Spotify is the most popular audio streaming service across the world. There are millions of tracks on the app which can be browsed by different parameters such as artist, album, genre.
In this project, we aim to understand what features determine the genre of the song, characterisrics responsible for the popularity of a song using the data we have.
The packages which we are going to use in our analysis:
library(plotly) #Useful for creating interactive visualisations
library(tidyr) #tidying data i.t converting into long form,etc
library(ggplot2) #Used in the visualisation of the data
library(dplyr) #Used for data wrangling
library(rpart) #Has the functions which assist in building the decision tree
library(knitr) #Helps in the integration of R code into HTML
library(kableExtra) #USeful for construction of complex tables and customisation of styles
library(missForest) #For building the random forest model
library(DT) #Displaying data objects as tables on the HTML page
The spotify data being used for our analysis has been taken from this path: Spotify Data
The data has been made available via the spotifyr package. Charlie Thompson, Josiah Parry, Donal Phipps, and Tom Wolff authored this package to make it easier to get either your own data or general metadata arounds songs from Spotify’s API.
The variables in the dataset and their description:
The dataset contains 32,833 observations of 23 variables.

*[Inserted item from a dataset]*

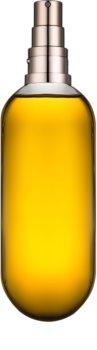Cartier L'Envol eau de parfum ersatzfüllung für Herren 100 ml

First, we need to check if any of the songs are repetitive. For this, we will consider the track_id column and check if there are any duplicates in that column.
#Removing Duplicates
spotify_songs_unique = spotify_songs[!duplicated(spotify_songs$track_id),]
Now, we select only those columns which will be useful in our analysis and in the building of the model. We will go ahead and drop the following columns:
#Removing unnecessary columns
spotify_songs_final = spotify_songs_unique[-c(1,5,6,8,9)]
head(spotify_songs_final)
## # A tibble: 6 x 18
## track_name track_artist track_popularity track_album_rel~ playlist_genre
## <chr> <chr> <dbl> <chr> <chr>
## 1 I Don't C~ Ed Sheeran 66 2019-06-14 pop
## 2 Memories ~ Maroon 5 67 2019-12-13 pop
## 3 All the T~ Zara Larsson 70 2019-07-05 pop
## 4 Call You ~ The Chainsm~ 60 2019-07-19 pop
## 5 Someone Y~ Lewis Capal~ 69 2019-03-05 pop
## 6 Beautiful~ Ed Sheeran 67 2019-07-11 pop
## # ... with 13 more variables: playlist_subgenre <chr>, danceability <dbl>,
## # energy <dbl>, key <dbl>, loudness <dbl>, mode <dbl>,
## # speechiness <dbl>, acousticness <dbl>, instrumentalness <dbl>,
## # liveness <dbl>, valence <dbl>, tempo <dbl>, duration_ms <dbl>
We now check for the missing values across all the columns in the dataset.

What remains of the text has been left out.